_Exercise requirements:_
Return, word for word, only the lines from the one containing "When comparing" through the last line of the entries.
+++ Records +++
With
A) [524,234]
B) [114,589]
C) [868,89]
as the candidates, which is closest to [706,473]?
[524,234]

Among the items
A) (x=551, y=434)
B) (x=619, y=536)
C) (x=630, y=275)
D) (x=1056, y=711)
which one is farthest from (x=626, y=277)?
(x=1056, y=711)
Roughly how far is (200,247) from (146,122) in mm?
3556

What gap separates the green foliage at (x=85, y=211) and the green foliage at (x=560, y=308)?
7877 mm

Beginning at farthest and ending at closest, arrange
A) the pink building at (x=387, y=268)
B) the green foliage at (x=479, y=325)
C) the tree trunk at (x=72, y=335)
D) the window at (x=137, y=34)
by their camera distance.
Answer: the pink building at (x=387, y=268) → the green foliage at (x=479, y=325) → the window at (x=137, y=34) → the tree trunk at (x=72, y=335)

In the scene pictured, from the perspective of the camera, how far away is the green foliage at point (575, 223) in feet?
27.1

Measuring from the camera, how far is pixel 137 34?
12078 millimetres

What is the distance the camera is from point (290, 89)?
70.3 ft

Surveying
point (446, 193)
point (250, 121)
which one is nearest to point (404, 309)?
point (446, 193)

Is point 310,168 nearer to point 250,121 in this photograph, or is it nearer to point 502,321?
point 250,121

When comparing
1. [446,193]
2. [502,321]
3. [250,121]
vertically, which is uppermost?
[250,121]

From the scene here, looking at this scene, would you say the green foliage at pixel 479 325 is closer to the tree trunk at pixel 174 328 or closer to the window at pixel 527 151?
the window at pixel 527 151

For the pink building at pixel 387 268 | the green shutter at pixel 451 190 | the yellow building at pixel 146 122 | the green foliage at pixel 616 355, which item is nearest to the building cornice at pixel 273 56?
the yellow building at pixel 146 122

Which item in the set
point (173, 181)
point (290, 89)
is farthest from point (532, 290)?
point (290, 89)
+++
_Result of the exercise:_
When comparing
1. [446,193]
2. [502,321]
3. [250,121]
vertically, which is uppermost?
[250,121]

From the scene here, looking at this scene, would you say the green foliage at pixel 479 325 is closer to the tree trunk at pixel 174 328 or closer to the window at pixel 527 151?
the window at pixel 527 151

For the pink building at pixel 387 268 | the green shutter at pixel 451 190 | the yellow building at pixel 146 122 | the green foliage at pixel 616 355, which item is nearest to the building cornice at pixel 273 56?
the yellow building at pixel 146 122

Which item in the set
point (173, 181)
point (290, 89)
is farthest from point (532, 290)?
point (290, 89)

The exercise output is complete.